Businesses are imposing 2005-level budgets on their IT departments, in spite of expecting technology to enable major business change, according to an extensive report.
This year’s Gartner survey of 1,600 chief information officers named last year the “most challenging” for IT since 1999, before the dot com crash, as chief information officers lost the benefits of four years of fighting for budget growth. It estimated budget growth this year, but not enough to return to the heights before the recession.
The UK has a particularly bleak outlook, according to the 2010 CIO Agenda, as it had a three percent cut in budgets last year, the greatest European decline. This was a heavy drop compared to the continental average fall of 1.9 percent.
Mark McDonald, VP at Gartner, said the combination of “multiple budget cuts, delayed spending and increased demand for services with reduced resources” was making work challenging for CIOs. But he predicted 2010 would see the start of businesses moving “from cost-cutting efficiency to value-creating productivity”.
"Transition gives the enterprise and IT the opportunity to reposition themselves and exploit the tough corrective actions taken during the recession," he added.

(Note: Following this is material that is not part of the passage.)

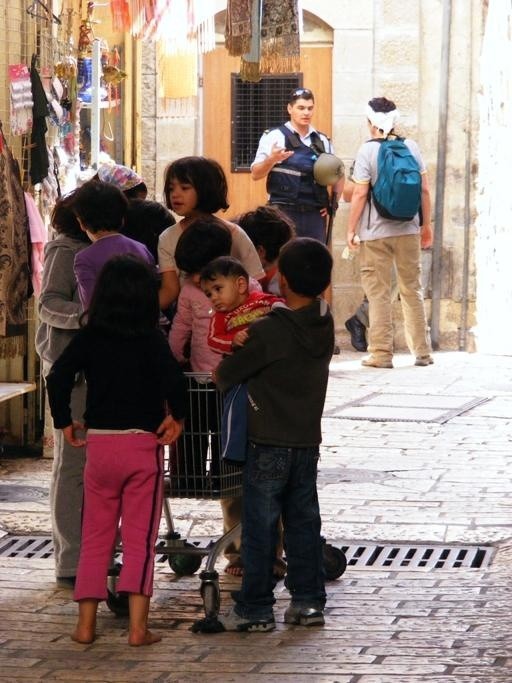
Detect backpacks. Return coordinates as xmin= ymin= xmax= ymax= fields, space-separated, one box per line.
xmin=366 ymin=135 xmax=423 ymax=230
xmin=265 ymin=124 xmax=330 ymax=209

In CIOs’ favour, some board’s expectations were making the same shift away from pure cost to a focus on better productivity, Gartner said. This could be targeted by technology such as virtualisation, cloud computing and Web 2.0, which usefully often required smaller up-front investments, it said.

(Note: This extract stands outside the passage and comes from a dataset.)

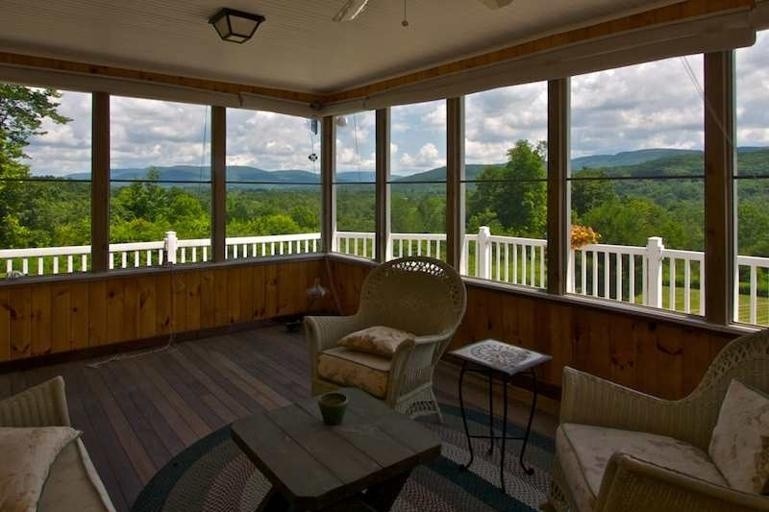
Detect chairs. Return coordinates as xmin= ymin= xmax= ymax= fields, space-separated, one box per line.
xmin=546 ymin=328 xmax=769 ymax=511
xmin=302 ymin=256 xmax=469 ymax=424
xmin=0 ymin=375 xmax=120 ymax=512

Business intelligence remained important among CIOs’ technology priorities, but slipped from being the number one priority for the past five years, to number five. Other favoured technology among CIOs included networking, mobile systems, document management, service oriented architecture and security.
CIOs’ business priorities painted a somewhat different picture, with process improvement topping the list. Other priorities included reducing operational costs, improving analytics, improving staff effectiveness, managing change and exploring new markets.